Step 1 – Set your oven to warm (once the Hollandaise sauce is done, you’ll place the bowl containing it in the oven to stay warm while you make the rest of the dish).
Step 2 – Fill a 10 in skillet half full with water, add the vinegar to it, and set on the stove stop to cook. When it reaches a simmer, reduce the flame so it remains at a simmer. (This pan will be used for poaching the eggs.)
Step 3 – Fill a saucepan with a little more water than it takes to just cover the bottom of the pan, and bring it to just a simmer as well. (This pan will be used as a double boiler for cooking your Hollandaise.)
Step 4 – (Making the Hollandaise) Add the egg yolks and lemon juice to a stainless steel bowl and wisk vigoriously.
Keep wisking until it looks about like the picture below (it might take a couple or so minutes, not too long…).
Step 5 – Put the wisked egg yolk mixture on top of the saucepan ( from Step 3 above), and continue wisking vigorously. When it starts to thicken, and is about doubled in volume, the eggs are cooked so you can gradually pour in the melted butter (continue wisking vigorously).
Note: This is the only step where you could potentially end up with scrambled eggs…if you let your eggs get too hot too quickly and don’t wisk enough. If this does happens, don’t freak out. It’s just eggs… That said, you will have to start this step over from scratch – because (sadly) scrambled eggs will never ever morph into a Hollandaise, no matter how much you try to wisk them after the fact. (Ask me sometime how I know this…)
When the Hollandaise sauce is done, it should look similar to the picture below. Put the whole bowl in the oven to stay warm, until you’re ready to assembly everything together.
Step 6 – Toast the English muffins and put them in the oven to stay warm too.

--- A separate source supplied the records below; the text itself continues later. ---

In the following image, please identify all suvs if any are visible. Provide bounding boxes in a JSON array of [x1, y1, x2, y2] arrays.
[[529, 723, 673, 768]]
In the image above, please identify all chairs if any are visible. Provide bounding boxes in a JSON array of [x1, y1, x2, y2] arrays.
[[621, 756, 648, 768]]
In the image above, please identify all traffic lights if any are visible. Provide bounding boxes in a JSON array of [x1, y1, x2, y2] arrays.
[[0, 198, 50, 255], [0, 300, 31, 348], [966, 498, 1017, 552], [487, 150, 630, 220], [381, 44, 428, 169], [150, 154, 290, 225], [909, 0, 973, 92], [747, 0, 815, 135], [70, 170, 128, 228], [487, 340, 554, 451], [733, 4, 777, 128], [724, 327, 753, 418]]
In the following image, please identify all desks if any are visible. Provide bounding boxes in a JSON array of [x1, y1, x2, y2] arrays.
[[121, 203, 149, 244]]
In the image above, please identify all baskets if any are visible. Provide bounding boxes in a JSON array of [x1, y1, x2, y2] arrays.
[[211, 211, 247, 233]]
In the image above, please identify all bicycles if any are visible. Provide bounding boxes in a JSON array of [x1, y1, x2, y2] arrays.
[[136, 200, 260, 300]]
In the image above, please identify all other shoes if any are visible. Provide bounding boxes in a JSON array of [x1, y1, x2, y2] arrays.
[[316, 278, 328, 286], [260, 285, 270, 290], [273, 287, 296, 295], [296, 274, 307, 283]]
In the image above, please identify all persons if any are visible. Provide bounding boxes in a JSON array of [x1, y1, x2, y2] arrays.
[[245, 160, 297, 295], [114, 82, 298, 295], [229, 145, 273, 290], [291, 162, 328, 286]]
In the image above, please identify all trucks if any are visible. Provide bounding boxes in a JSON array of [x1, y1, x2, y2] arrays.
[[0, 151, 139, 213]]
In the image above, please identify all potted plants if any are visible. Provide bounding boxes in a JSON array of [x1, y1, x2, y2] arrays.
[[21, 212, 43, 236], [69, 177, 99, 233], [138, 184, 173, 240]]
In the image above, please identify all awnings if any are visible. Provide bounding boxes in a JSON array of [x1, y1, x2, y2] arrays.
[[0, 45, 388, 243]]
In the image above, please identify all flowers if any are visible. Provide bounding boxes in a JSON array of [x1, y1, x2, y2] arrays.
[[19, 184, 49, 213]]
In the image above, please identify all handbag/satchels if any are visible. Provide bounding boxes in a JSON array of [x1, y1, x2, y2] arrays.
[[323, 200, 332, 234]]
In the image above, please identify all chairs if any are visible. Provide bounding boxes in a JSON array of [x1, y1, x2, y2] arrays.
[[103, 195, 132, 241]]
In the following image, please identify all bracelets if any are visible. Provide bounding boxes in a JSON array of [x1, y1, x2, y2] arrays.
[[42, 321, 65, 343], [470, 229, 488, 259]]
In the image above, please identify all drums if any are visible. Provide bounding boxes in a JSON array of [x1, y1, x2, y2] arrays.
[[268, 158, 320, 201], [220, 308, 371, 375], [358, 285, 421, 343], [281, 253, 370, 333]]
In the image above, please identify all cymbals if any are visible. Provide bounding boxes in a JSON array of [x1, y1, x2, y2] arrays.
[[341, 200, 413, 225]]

Step 7 – In a medium to hot pan, cook the Canadian bacon approximately 1 minute on each side – so it looks similar to below picture, then remove it from the pan and place one piece on each half of the English muffin warming in the oven.
Step 8 – In the 10 inch skillet with the vinegar simmering on the stove top (from Step 2), gently add the whole eggs, one by one. (If you break one, just keep going.)
Leave the eggs alone and allow them to poach in the water undisturbed (if the water doesn’t fully cover the eggs, you can gently spoon water over the top to assist with the cooking, but other than that, try not to disturb the eggs at all.)
A perfectly poached egg will be opaque in color, but will still have a soft center. When they have reached this point, use a slotted spoon and gently remove them one at a time from the poaching water, and place an egg on each side of the English muffins from the oven. Then spoon a generous spoonful of the Hollandaise sauce over that.
Note: The picture (below) shows one egg that’s cooked a tad too long, and one that could stand to cook a minute longer.
Garnish your Eggs Benedict with a pinch of salt, cayenne, and/or chopped parsley. The eggs are perfectly cooked, if when you cut into them, the yolk is neither too runny nor too firm, but flows out like a velvety warm sauce (as shown below).